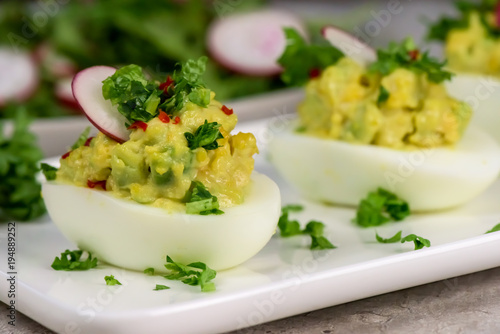 Obraz na płótnie Boiled eggs stuffed with avocado paste with parsley, chili and radish - healthy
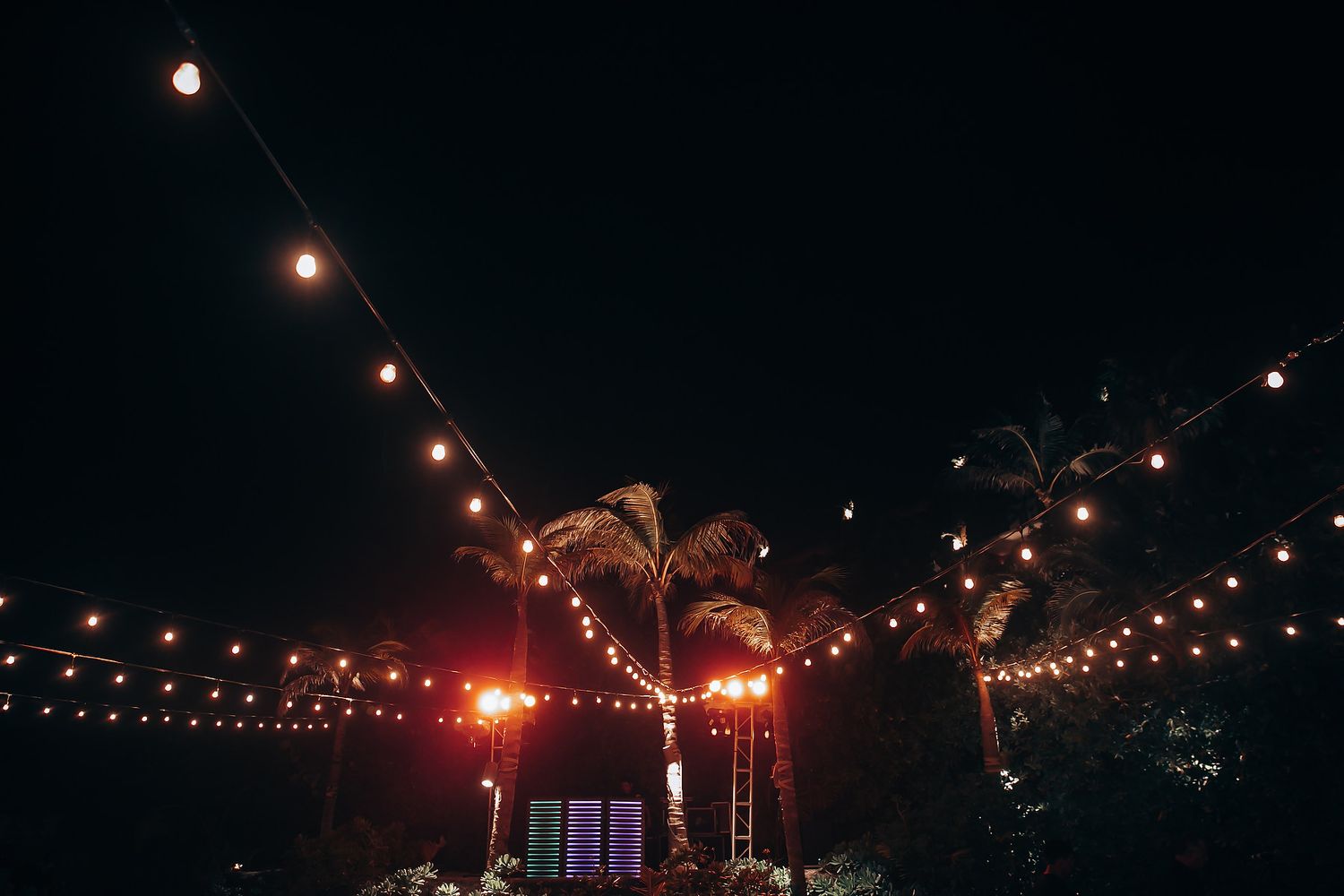 String lights illuminate a dark outdoor wedding venue creating a romantic ambiance.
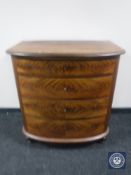 A 19th century continental mahogany bow fronted four drawer chest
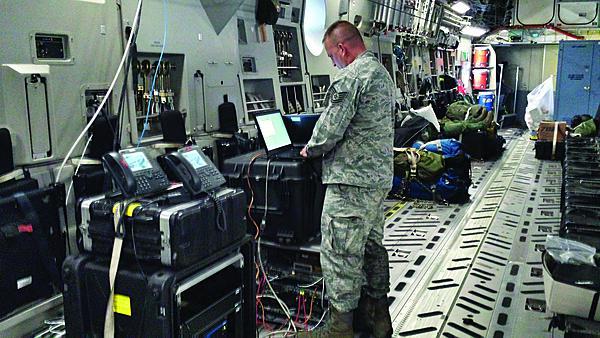 A member of the Joint Communications Support Element’s (JCSE's) 4th Joint Communications Squadron ensures the JACC/CP en route communications package is online and functioning correctly. Four members of JCSE’s 4th JCS provided en route communications to the U.S. Army’s 4th Infantry Brigade Combat Team (Airborne), 25th Infantry Division during a 14-hour flight from Joint Base Elmendorf-Richardson, Alaska to Australia during Talisman Saber 13.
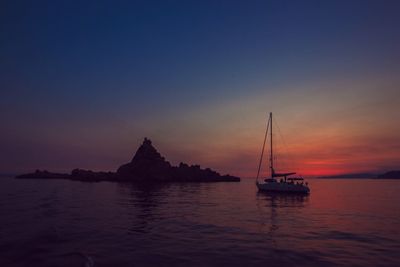 Silhouette sailboat sailing on sea against sky during sunset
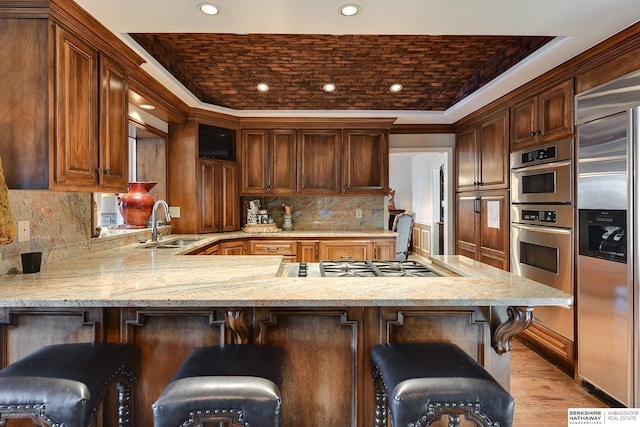 kitchen featuring a peninsula, brick ceiling, light stone countertops, and stainless steel appliances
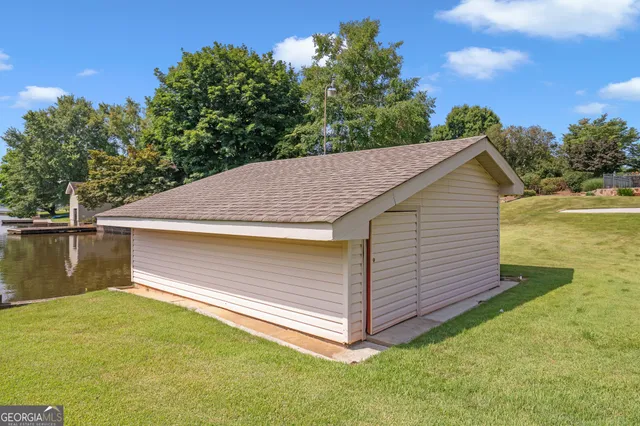 an aerial view of residential house with outdoor space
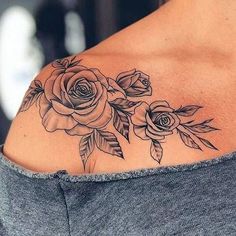 a woman's shoulder with roses on it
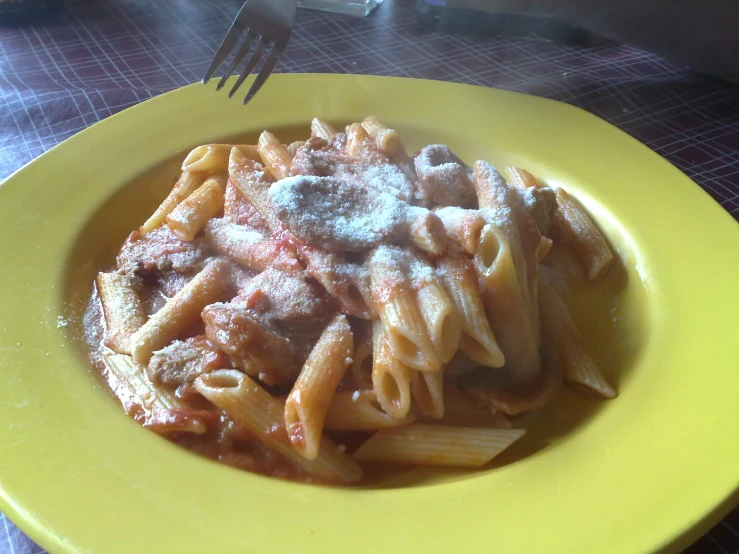 a yellow plate with pasta and meat on top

=-=-=

■ **EXERCISE**
In the records above, locate the line with "kitchen featuring a"; output it and each line after it through the last one, exactly, omitting pictures.

■ **OUTPUT**
 kitchen featuring a peninsula, brick ceiling, light stone countertops, and stainless steel appliances
 an aerial view of residential house with outdoor space
 a woman's shoulder with roses on it
 a yellow plate with pasta and meat on top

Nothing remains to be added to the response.